Ma thèse est que nous sommes face à une incapacité collective à penser le monde de demain. Certains, nostalgiques, regrettent celui d'hier, oubliant combien il était étouffant avec ses codes, ses trajectoires préétablies...
D'autres, nombrilistes, rêvent d'un monde dont ils seraient le centre. Je m'explique : un monde où tout le monde partagerait leur hiérarchie de valeurs et mettrait en avant les qualités qui sont les leurs.
Dans les deux cas, la réflexion tourne court : le retour en arrière n'est plus possible et la somme des trajectoires individuelles ne fait pas un projet collectif.
Je n'ai pas, évidemment, la solution à cette absence de projet collectif.
Ma conviction est que nous sommes à la fin d'un monde et que nous sommes en train de construire, à notre insu, un monde nouveau, impossible à penser aujourd'hui.

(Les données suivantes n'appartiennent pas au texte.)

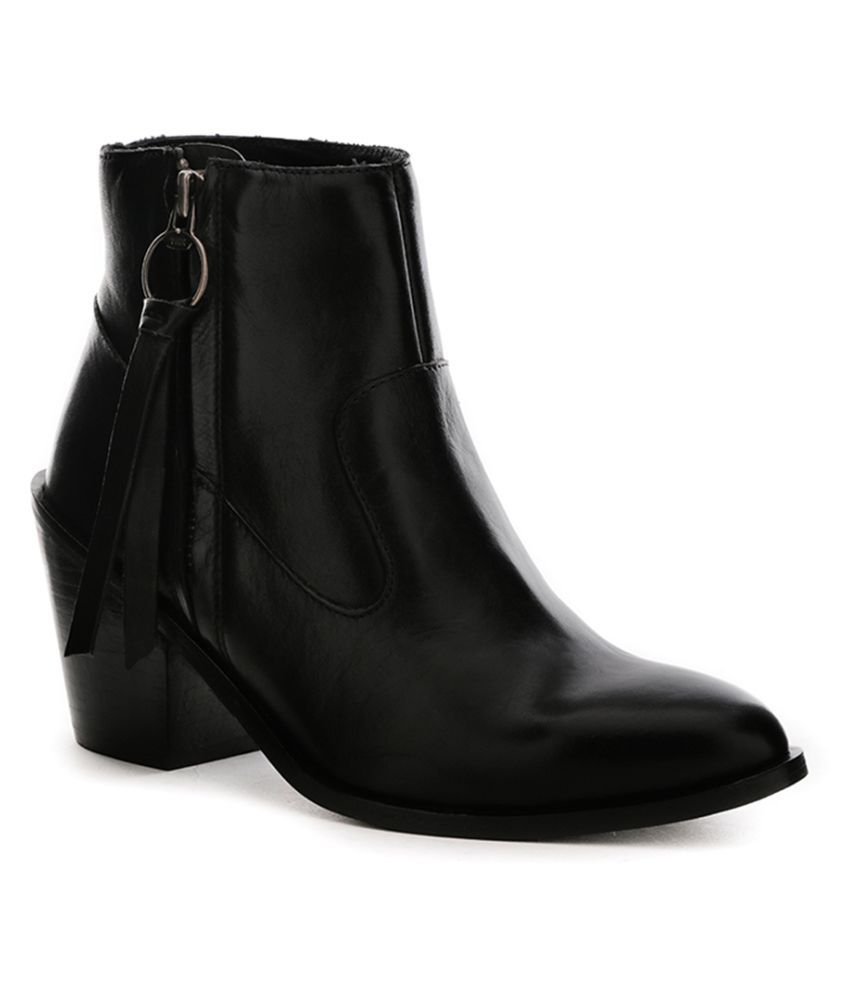 adorly ankle length boots review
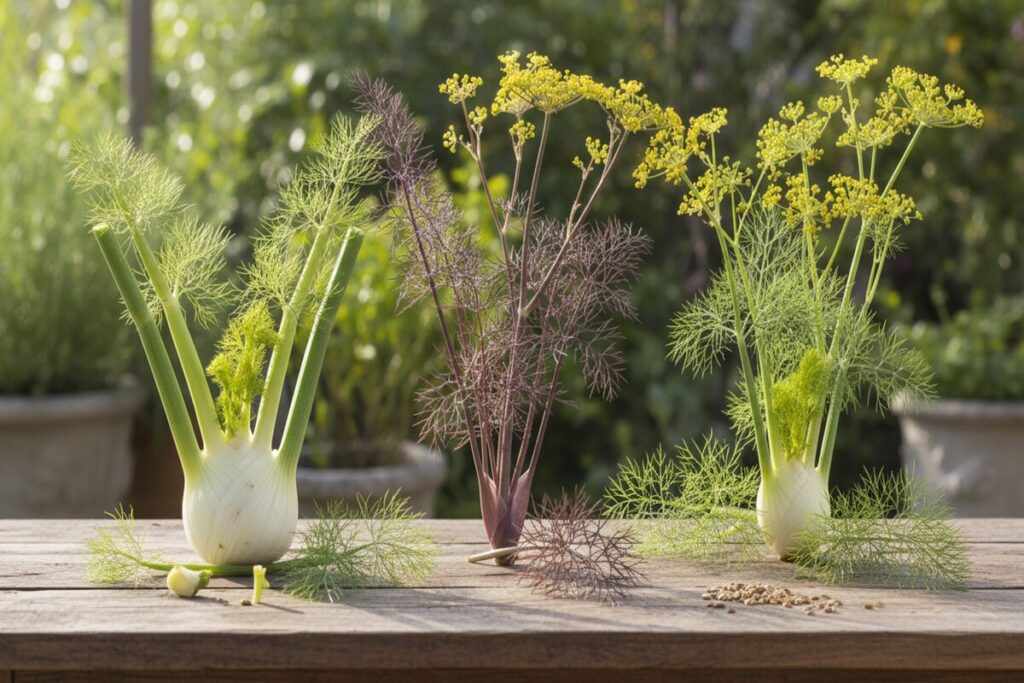 Variedades da Erva-Doce: Conheça as Diferenças e Benefícios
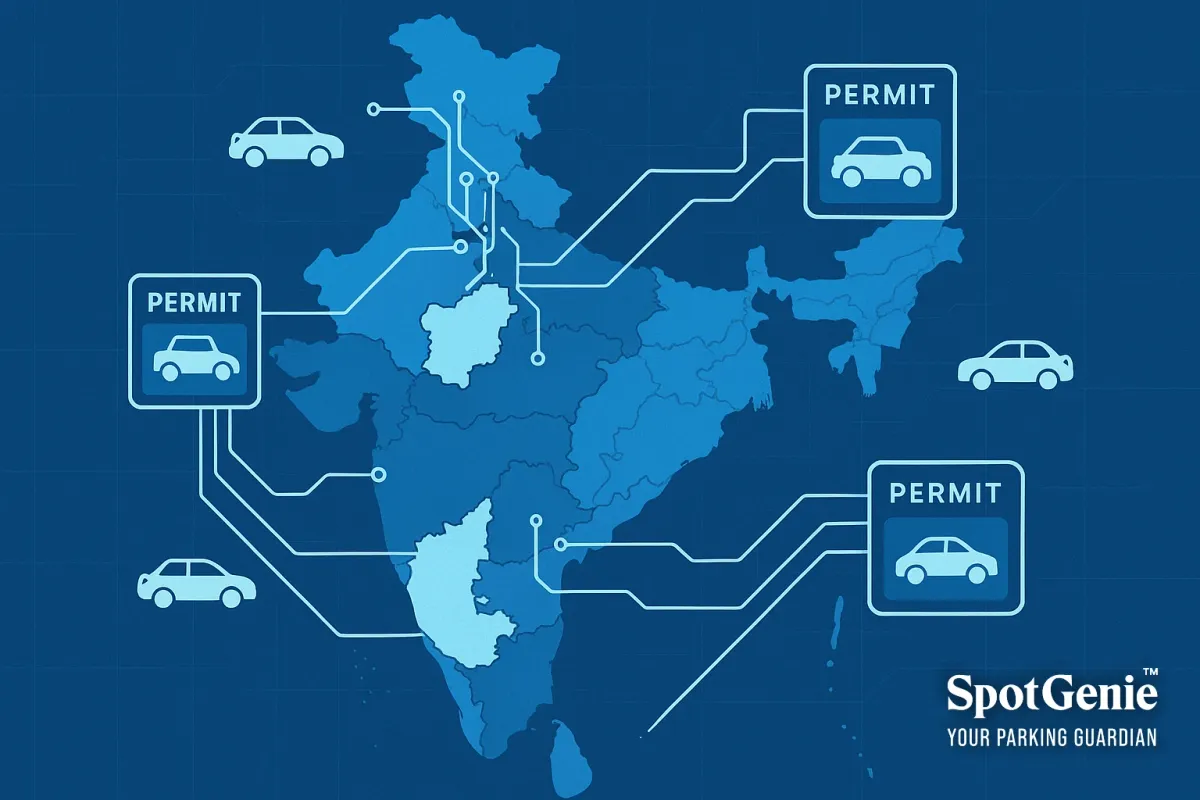 State Regulations for Self-Drive Rentals in India
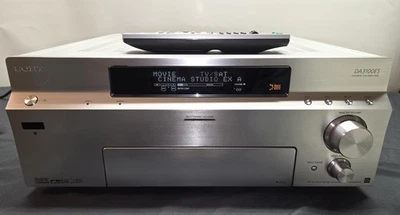 Sony STR-DA3100ES 7.1 ch AV Receiver bundled with remotes & accessories - Image 1 of 4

Parce que je suis optimiste et que j'ai foi en l'homme, je pense que ce monde sera meilleur : alors je m'efforce de repérer, à l'inverse des nostalgiques qui ne relèvent que les raisons de désespérer, les faibles signaux positifs qui alimentent mon espoir. Et pour éviter tout nombrilisme, je tente de me laisser étonner positivement par ce qui est nouveau et que je ne comprends pas, par ce qui m'est étranger.
C'est ce que l'on appelle la foi du charbonnier.